East-and-West movie alliance a work-in-progress
LIKE an advancing army in a historical epic, the world’s film studios are massing on the frontier of China’s movie market.
At the recent Cannes film festival, it was hard to find a producer who wasn’t interested in the Chinese box office, set to be the globe’s most valuable by 2019.
With a burgeoning middle class among its 1.3 billion-strong population, China already has the most movie screens — with new ones popping up at a dizzying rate of 27 per day last year, according to analysts IHS Markit.
And while ticket sales have dipped slightly, the potential profits from a smash-hit in China are bigger than ever.
The latest “Fast and Furious” movie has earned more money in China than in the United States, and the country is currently gripped with the Indian film “Dangal,” about a father who wants his daughters to become professional wrestlers.
“Chinese people have more money in their pocket and they want to pay to see a different life through cinema,” said Lin Jing, producer of the only Chinese film showing in the official selection at Cannes, “Walking Past the Future.”
Tie-ups came thick and fast at the festival, with Beijing-based Jetsen taking a stake in the thriller “American Made” starring Tom Cruise, while a deal was made to sell the animation franchise “Moomins” for Chinese release.
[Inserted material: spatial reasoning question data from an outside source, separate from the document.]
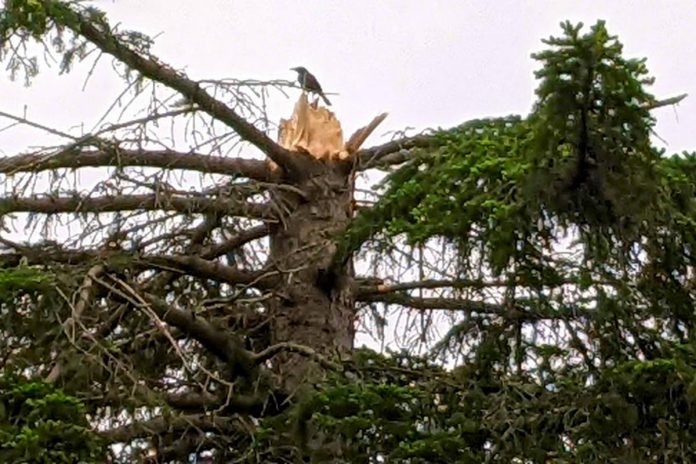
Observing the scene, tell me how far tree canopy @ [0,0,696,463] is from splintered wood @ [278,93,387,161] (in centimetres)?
7

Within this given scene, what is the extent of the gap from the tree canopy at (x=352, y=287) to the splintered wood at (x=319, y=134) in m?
0.07

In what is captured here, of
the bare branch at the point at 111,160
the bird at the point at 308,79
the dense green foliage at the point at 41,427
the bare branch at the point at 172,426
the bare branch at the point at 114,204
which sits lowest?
the dense green foliage at the point at 41,427

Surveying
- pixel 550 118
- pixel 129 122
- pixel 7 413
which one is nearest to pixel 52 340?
pixel 7 413

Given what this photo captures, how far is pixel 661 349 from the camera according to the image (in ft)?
15.5

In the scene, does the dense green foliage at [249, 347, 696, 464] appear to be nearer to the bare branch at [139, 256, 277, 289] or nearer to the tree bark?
the bare branch at [139, 256, 277, 289]

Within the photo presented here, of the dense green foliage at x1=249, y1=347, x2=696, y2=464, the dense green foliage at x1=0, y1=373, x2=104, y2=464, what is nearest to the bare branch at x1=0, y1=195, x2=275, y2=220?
the dense green foliage at x1=249, y1=347, x2=696, y2=464

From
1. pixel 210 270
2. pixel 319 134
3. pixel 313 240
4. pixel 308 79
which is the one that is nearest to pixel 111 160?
pixel 210 270

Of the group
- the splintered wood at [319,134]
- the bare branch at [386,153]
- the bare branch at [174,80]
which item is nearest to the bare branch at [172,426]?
the bare branch at [174,80]

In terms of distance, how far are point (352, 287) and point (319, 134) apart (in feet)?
2.68

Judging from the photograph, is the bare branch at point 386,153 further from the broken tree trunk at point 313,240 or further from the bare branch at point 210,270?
the bare branch at point 210,270

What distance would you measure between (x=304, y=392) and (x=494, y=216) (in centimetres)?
119

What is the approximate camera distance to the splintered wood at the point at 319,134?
698 cm

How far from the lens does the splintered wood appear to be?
6.98m

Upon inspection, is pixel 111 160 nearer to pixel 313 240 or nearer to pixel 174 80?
pixel 174 80
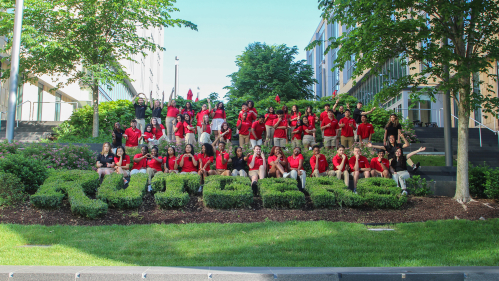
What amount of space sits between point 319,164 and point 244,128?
3.85m

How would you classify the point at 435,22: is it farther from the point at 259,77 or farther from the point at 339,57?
the point at 259,77

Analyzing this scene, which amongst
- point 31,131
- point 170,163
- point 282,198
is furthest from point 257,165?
point 31,131

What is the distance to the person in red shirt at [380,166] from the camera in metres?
12.5

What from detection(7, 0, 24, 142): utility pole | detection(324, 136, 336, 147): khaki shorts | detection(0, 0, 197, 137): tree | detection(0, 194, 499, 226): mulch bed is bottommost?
detection(0, 194, 499, 226): mulch bed

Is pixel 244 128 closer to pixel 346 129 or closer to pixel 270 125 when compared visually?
pixel 270 125

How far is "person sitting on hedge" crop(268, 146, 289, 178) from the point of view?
12500 millimetres

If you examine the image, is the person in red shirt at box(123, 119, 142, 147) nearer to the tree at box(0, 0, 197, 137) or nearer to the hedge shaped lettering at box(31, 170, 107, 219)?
the hedge shaped lettering at box(31, 170, 107, 219)

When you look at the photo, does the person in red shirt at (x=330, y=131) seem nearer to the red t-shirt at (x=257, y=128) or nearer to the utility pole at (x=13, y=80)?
the red t-shirt at (x=257, y=128)

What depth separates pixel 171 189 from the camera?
10953 mm

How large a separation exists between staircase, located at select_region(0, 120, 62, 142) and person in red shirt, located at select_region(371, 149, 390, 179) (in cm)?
1541

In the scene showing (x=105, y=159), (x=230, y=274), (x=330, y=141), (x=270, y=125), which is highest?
(x=270, y=125)

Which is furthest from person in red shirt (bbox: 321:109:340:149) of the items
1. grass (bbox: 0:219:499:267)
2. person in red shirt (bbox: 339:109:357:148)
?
grass (bbox: 0:219:499:267)

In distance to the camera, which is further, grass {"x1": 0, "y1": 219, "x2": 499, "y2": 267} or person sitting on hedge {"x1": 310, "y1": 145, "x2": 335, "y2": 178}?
person sitting on hedge {"x1": 310, "y1": 145, "x2": 335, "y2": 178}

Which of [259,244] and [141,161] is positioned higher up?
[141,161]
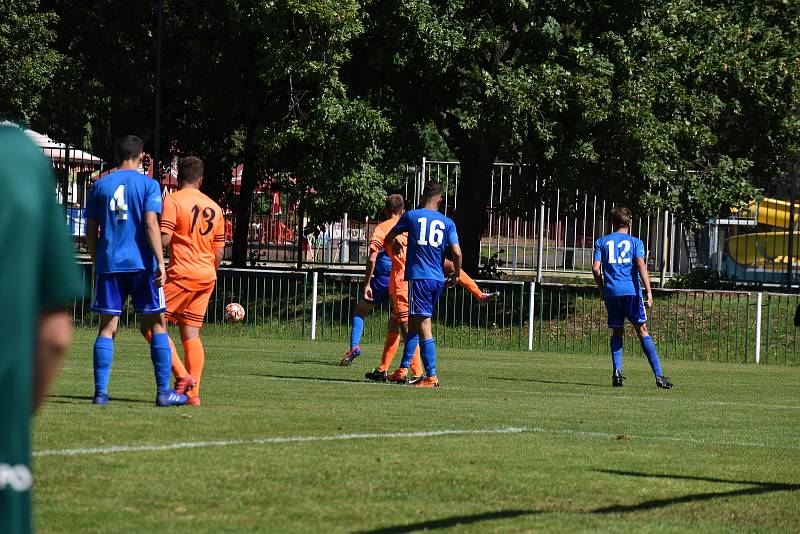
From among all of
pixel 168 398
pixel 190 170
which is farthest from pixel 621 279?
pixel 168 398

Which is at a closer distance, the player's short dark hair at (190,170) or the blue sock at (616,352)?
the player's short dark hair at (190,170)

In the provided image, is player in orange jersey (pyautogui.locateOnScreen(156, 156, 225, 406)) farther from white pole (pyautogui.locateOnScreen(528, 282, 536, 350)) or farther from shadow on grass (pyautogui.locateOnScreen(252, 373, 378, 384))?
white pole (pyautogui.locateOnScreen(528, 282, 536, 350))

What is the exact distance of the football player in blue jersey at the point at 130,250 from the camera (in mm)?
10367

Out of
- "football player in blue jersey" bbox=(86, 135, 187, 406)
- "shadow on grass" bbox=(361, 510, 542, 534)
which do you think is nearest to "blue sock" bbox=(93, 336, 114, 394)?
"football player in blue jersey" bbox=(86, 135, 187, 406)

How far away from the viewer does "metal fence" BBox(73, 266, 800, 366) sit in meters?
24.3

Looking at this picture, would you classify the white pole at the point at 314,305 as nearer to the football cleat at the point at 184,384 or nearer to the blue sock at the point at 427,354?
the blue sock at the point at 427,354

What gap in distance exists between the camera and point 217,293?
25.4 m

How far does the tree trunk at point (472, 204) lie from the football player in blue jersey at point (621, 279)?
13605 mm

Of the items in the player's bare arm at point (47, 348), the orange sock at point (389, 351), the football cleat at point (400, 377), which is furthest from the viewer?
the orange sock at point (389, 351)

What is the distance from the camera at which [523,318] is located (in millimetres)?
24469

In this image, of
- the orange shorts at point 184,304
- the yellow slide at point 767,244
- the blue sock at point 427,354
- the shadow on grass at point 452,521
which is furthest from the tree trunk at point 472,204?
the shadow on grass at point 452,521

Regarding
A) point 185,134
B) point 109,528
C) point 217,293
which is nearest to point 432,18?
point 217,293

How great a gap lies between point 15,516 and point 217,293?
2323 cm

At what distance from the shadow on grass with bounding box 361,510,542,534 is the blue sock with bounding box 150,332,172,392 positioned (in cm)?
454
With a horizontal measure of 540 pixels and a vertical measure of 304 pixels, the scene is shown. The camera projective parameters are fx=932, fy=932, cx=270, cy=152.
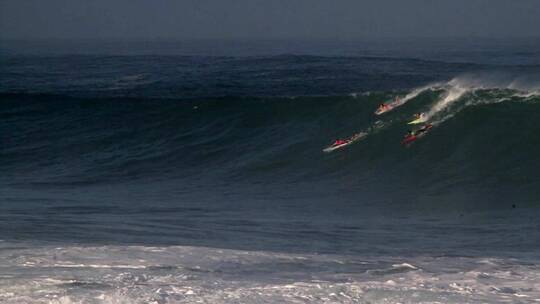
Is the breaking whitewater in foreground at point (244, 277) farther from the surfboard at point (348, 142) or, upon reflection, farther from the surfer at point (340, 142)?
the surfer at point (340, 142)

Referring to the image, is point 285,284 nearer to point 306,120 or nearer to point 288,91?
point 306,120

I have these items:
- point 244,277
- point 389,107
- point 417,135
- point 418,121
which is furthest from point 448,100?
point 244,277

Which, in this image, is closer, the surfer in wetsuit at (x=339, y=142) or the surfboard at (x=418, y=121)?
the surfer in wetsuit at (x=339, y=142)

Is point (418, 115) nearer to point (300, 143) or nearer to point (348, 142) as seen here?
point (348, 142)

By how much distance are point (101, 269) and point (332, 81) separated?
79.7ft

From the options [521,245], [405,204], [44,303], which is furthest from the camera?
[405,204]

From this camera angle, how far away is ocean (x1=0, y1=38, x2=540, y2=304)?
6094 millimetres

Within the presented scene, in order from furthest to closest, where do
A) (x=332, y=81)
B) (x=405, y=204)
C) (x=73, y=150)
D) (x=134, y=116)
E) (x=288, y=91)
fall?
1. (x=332, y=81)
2. (x=288, y=91)
3. (x=134, y=116)
4. (x=73, y=150)
5. (x=405, y=204)

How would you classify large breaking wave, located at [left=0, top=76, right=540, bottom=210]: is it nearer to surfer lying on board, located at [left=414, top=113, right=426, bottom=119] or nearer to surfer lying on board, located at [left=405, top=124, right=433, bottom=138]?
surfer lying on board, located at [left=414, top=113, right=426, bottom=119]

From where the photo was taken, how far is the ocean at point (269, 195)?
20.0ft

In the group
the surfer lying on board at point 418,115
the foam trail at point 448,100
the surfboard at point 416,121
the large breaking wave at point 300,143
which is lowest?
the large breaking wave at point 300,143

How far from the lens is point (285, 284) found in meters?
6.00

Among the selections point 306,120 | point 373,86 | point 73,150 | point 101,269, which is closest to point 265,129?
point 306,120

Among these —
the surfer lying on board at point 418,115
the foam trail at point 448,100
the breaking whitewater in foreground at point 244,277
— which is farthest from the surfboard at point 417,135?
the breaking whitewater in foreground at point 244,277
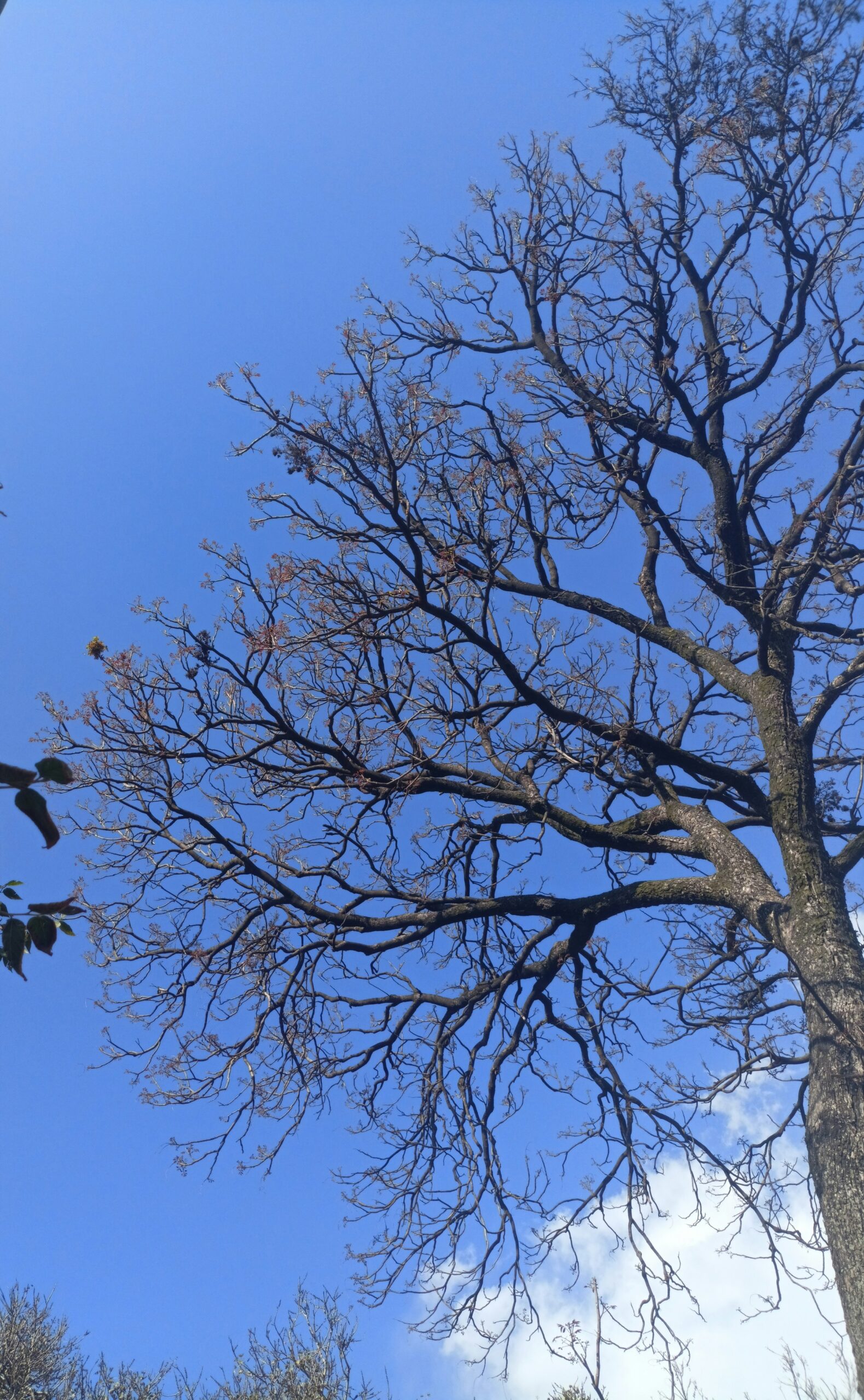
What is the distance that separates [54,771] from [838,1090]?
4.53 metres

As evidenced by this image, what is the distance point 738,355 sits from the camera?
7.63m

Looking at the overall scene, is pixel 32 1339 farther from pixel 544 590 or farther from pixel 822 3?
pixel 822 3

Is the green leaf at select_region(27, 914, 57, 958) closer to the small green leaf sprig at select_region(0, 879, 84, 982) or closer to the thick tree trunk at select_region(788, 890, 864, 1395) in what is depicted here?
the small green leaf sprig at select_region(0, 879, 84, 982)

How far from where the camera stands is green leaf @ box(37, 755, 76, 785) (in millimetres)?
1813

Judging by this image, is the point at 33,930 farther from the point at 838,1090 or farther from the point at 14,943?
the point at 838,1090

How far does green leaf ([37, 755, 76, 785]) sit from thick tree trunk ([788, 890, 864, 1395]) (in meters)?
4.45

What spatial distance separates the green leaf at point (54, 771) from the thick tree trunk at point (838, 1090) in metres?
4.45

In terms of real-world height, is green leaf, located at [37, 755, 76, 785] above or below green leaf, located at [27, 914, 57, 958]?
above

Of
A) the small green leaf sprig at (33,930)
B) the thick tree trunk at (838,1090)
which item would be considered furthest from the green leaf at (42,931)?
the thick tree trunk at (838,1090)

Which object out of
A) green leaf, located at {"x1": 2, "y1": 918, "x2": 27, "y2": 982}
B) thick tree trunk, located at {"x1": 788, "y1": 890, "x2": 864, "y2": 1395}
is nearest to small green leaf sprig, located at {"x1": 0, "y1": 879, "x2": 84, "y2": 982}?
green leaf, located at {"x1": 2, "y1": 918, "x2": 27, "y2": 982}

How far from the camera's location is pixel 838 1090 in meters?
4.79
But there’s a snag: China keeps tight limits on foreign films imported for screening in China, with the annual limit currently set at 34.
Rumors have circulated for months that China is planning to expand the quota. But Jerome Paillard, director of the Cannes Film Market said Hollywood should wait before cracking open the champagne.
It remains to be seen whether China “really has a strategic will to open up,” Paillard said. “We don’t feel for the moment that commercial relations in cinema have really taken off.”
A strategic will to open up
A Cannes speed-dating event between Western producers and companies like Jackie Chan’s Sparkle Roll was, nevertheless, packed, with filmmakers on both sides eager to work together.
China’s growing economic might has meant money going both ways. Chinese entertainment groups have made a string of high-profile investments in Hollywood in recent years, with the Wanda conglomerate paying a record-breaking US$3.5 billion for Legendary Pictures, the maker of “Godzilla,” and Alibaba billionaire Jack Ma buying a stake in Steven Spielberg’s Amblin Partners.
While there’s ample enthusiasm on both sides for co-productions — which under certain circumstances are able to dodge China’s foreign film quotas — producers are also asking why so many such projects have previously failed.
“The Great Wall” starring Matt Damon, a fantasy epic billed as heralding a bright new era of big-budget co-productions, was an epic flop in both countries last year, leading many to conclude it made a fatal error in trying to appeal to audiences in both East and West.
“The ways Chinese tell stories and the way Westerners tell stories is so different,” said Yu-Fai Suen, the Hong Kong-born managing director of Britain’s Pinewood Pictures.
Western movie-goers want a clear story arc, he said, while in China “they’re in your face more, they’re less subtle.”
Cultural differences and the language barrier also create problems.
“To be very frank, most of the producers I know — American producers and Chinese producers — after one experience in co-production, will say to me, ‘Forget it, it’s a nightmare,’” said Yang Ying, director of Movie View, a Chinese magazine and PR agency.
But that hasn’t discouraged the more determined film executives in Cannes eyeing profits in the Middle Kingdom, who said lessons had been learned from previous flops. And for Chinese filmmakers at the world’s biggest festival, there’s hope that their country’s rise to Asian powerhouse will spark more interest in the West for movies reflecting contemporary life in China, beyond the kung fu and action stereotypes.